Developers & Engineers: Get instant code assistance, architecture reviews, and debugging help without exposing proprietary code to cloud services.
Privacy Advocates: Anyone who wants AI capabilities without surrendering their data to tech giants.
Creatives & Writers: Brainstorm stories, refine prose, and explore ideas with a creative partner that respects your intellectual privacy.
Students & Researchers: Analyze documents, solve math problems, and conduct research offline — perfect for flights, commutes, or secure environments.

Features Overview

Core Capabilities

Feature	Description	Benefit
20+ Preloaded Models	Curated selection of text and vision models ready to download instantly	Start using AI immediately — no hunting for models
Vision Model Support	Analyze images with Qwen2.5-VL, InternVL3, Moondream2, and more	Get OCR, chart interpretation, and visual reasoning on photos you take
Metal GPU Acceleration	Fully optimized for Apple Silicon using SIMD matrix multiplication	Fast token generation (15-30 tok/s on modern devices)
HuggingFace Integration	Browse and download any GGUF model directly from within the app	Unlimited model selection from the open-source community
Specialist Personas	Architect (coding), Muse (writing), Oracle (math), Zen (concise)	Tailored AI behavior for different use cases — Pro feature
Voice Input	Speak your prompts with automatic transcription and send	Hands-free interaction, perfect for on-the-go usage
Background Downloads	Download large models (2-8 GB) while using other apps	No need to keep the app open during downloads
Haptic Feedback	Subtle vibrations for token generation and interactions	Tactile confirmation of AI activity
Custom GGUF Import	Import models from Files app or cloud storage	Use your own fine-tuned or experimental models
Advanced Generation Controls	Tune temperature, top-p, top-k, repeat penalty, context size	Fine-grained control over AI behavior and creativity

See Itria in Action

Browse through these screenshots to explore the app's interface and features.
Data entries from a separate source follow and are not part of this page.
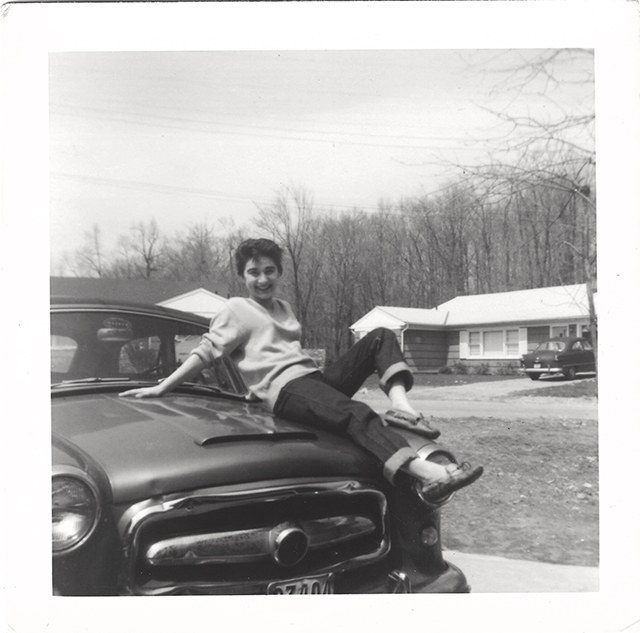 Kitty Genovese photographed circa 1956. Photo from June Murley.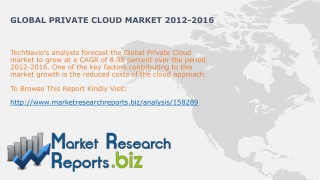 Global Private Cloud Industry Trends2012-2016:MarketResearch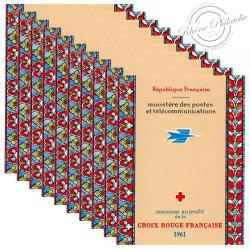 FRANCE 10 CARNETS CROIX-ROUGE N°2010, TIMBRES NEUFS DE 1961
Each view showcases a different aspect of how Itria brings powerful AI to your device.

Model Categories

Itria supports three main categories of models:

Text-Only Models: Llama 3.1, Mistral, Phi-3, Gemma, and more — perfect for chat, coding, and reasoning tasks.
Vision-Language Models (VLMs): Qwen2.5-VL, InternVL3, SmolVLM — analyze images, extract text, interpret charts and diagrams.
Specialized Models: Code-focused models (CodeLlama, DeepSeek-Coder), multilingual models, and domain-specific fine-tunes.

Supported Models

Itria comes with a curated selection of models optimized for iOS devices. All models are quantized (Q4_K_M or similar) to balance quality and memory usage.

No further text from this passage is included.